Stored items:
....................

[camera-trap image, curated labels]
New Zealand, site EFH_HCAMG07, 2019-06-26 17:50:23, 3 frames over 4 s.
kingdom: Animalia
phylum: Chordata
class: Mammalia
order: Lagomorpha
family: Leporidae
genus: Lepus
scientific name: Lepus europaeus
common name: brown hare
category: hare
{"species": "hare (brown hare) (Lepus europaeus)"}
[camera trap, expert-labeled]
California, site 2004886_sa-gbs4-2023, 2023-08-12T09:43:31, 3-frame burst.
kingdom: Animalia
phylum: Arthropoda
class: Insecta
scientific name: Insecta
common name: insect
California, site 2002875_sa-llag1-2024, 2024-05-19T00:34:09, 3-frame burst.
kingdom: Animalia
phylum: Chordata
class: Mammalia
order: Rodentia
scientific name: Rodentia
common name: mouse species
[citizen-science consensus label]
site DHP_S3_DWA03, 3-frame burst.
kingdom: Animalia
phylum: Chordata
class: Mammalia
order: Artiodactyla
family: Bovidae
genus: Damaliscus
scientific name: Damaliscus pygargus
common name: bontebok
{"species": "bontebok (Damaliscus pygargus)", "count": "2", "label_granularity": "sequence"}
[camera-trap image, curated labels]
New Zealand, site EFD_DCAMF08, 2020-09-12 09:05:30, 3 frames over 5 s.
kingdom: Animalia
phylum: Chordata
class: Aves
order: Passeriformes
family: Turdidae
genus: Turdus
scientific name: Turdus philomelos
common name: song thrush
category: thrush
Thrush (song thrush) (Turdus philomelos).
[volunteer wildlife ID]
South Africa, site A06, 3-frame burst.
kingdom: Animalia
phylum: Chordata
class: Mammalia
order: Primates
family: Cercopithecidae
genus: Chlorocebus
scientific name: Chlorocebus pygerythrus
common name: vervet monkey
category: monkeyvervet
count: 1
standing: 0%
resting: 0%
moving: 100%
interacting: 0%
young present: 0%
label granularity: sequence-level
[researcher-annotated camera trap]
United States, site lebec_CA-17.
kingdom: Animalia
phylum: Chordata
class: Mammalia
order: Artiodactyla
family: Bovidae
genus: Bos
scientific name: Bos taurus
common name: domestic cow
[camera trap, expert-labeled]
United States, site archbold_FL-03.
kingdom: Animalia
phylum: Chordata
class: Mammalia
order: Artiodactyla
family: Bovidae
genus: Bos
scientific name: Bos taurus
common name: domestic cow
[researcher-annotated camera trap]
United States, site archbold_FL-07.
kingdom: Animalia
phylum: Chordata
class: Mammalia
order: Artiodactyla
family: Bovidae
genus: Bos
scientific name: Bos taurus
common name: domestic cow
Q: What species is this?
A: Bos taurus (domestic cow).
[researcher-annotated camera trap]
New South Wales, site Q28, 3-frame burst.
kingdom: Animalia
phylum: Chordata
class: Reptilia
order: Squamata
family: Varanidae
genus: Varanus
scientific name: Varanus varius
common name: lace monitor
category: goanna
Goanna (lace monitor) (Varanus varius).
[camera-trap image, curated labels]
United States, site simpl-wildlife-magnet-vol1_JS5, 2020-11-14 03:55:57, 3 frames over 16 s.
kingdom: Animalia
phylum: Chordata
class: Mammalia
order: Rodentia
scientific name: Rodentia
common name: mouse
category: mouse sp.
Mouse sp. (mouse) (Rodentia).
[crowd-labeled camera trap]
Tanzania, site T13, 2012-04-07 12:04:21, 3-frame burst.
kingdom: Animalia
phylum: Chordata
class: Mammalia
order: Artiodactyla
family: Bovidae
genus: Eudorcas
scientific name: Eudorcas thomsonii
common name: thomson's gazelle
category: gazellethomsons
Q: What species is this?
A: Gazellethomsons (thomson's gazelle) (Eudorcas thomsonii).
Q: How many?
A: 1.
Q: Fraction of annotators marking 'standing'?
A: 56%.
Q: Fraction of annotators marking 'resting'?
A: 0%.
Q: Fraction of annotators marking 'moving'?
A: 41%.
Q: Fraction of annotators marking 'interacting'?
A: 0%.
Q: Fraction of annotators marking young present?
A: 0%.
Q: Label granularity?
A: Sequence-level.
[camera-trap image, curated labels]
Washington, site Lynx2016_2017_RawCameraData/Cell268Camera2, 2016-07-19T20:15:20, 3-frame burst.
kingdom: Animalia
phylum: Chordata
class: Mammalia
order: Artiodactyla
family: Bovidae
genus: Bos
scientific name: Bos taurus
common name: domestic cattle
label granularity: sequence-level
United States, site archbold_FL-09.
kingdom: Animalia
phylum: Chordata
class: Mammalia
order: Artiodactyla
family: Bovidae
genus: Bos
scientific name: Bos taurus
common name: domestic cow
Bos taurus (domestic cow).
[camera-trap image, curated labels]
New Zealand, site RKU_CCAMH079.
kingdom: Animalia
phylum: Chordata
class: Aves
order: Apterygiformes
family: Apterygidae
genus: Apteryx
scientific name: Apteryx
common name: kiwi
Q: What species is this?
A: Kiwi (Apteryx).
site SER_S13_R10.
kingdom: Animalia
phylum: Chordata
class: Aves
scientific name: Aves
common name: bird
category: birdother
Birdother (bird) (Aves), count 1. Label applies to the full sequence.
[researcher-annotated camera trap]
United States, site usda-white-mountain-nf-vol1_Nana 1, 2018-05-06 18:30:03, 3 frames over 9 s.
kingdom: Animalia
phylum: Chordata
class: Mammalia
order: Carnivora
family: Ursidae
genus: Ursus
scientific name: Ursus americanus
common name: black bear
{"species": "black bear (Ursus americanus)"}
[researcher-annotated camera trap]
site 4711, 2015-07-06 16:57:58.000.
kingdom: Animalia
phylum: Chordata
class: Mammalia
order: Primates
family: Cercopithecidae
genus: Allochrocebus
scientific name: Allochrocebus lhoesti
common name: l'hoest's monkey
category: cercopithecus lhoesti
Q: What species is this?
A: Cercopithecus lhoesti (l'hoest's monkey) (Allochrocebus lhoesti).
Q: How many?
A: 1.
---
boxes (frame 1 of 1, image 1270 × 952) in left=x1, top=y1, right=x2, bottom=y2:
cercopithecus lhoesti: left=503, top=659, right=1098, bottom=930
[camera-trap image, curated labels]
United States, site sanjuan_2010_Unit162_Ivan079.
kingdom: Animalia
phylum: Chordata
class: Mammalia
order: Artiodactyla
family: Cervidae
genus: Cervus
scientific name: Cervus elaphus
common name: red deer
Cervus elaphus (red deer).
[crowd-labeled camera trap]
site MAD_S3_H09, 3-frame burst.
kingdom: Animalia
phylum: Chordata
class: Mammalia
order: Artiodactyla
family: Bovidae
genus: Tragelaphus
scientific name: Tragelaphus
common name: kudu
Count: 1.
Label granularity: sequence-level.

....................

Problem:
Select every line above that contains the word "pygargus", and copy it.

Response for this exercise:
scientific name: Damaliscus pygargus
{"species": "bontebok (Damaliscus pygargus)", "count": "2", "label_granularity": "sequence"}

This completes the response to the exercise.